------ Text shown ------

Vasoactive intestinal peptide in cirrhotic rats: Hemodynamic effects and mesenteric arterial receptor characteristics



Vasoactive intestinal peptide (VIP) blood levels in cirrhosis are elevated, but its hemodynamic and receptor characteristics remain unclarified. We aimed to quantify VIP receptor characteristics in mesenteric arteries, plasma VIP concentration by radioimmunoassay (RIA), and the hemodynamic effects of VIP infusion in bile duct-ligated (BDL) cirrhotic and sham-operated control rats. Mesenteric arterial membranes were prepared by ultracentrifugation, and receptor characteristics were studied using 125I-labeled VIP as a radioligand. For the hemodynamic study, there were four groups: cirrhotic and sham-operated rats were infused with either VIP (50 ng/kg/min for 15 minutes) or equivolumic isotonic saline. Regional blood flows were measured in conscious rats with radioactive microspheres. Receptor studies showed high-and low-affinity binding sites for VIP, which had similar equilibrium dissociation constants (binding affinities) and receptor densities for both the cirrhotic and control rats. Plasma VIP concentrations were significantly elevated in the cirrhotic rats. In both cirrhotic and sham-operated rats, VIP infusion produced plasma levels approximately twofold to threefold increased over the basal levels observed in cirrhotic rats. In cirrhotic rats, VIP infusion did not affect any hemodynamic parameter, whereas in the sham-operated rats VIP infusion significantly increased the mesenteric visceral blood flow. These results show that the hyporesponsiveness to VIP in cirrhotic rats is not attributable to receptor downregulation, implying postreceptor alterations. This suggests that VIP may not play a major role in the maintenance of splanchnic hyperemia in cirrhosis.

------ Material provided ------

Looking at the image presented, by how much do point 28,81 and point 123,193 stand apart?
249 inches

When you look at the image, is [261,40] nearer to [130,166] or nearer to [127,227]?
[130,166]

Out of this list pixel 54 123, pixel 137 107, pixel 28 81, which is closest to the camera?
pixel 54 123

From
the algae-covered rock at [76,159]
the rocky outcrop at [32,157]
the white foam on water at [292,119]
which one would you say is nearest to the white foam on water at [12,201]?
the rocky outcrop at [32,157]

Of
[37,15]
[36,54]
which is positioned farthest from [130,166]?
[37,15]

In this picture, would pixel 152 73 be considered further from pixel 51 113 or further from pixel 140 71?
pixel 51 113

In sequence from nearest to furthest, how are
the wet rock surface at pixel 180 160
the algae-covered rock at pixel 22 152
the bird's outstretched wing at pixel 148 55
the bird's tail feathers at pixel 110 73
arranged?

------

▸ Action item
Answer these questions from the abstract on vasoactive intestinal peptide in cirrhotic rats:
1. At what dose and for how long was VIP infused?
2. How were regional blood flows measured?
3. In the sham-operated rats, what did VIP infusion significantly increase?

▸ Task result
1. 50 ng/kg/min for 15 minutes.
2. With radioactive microspheres, in conscious rats.
3. The mesenteric visceral blood flow.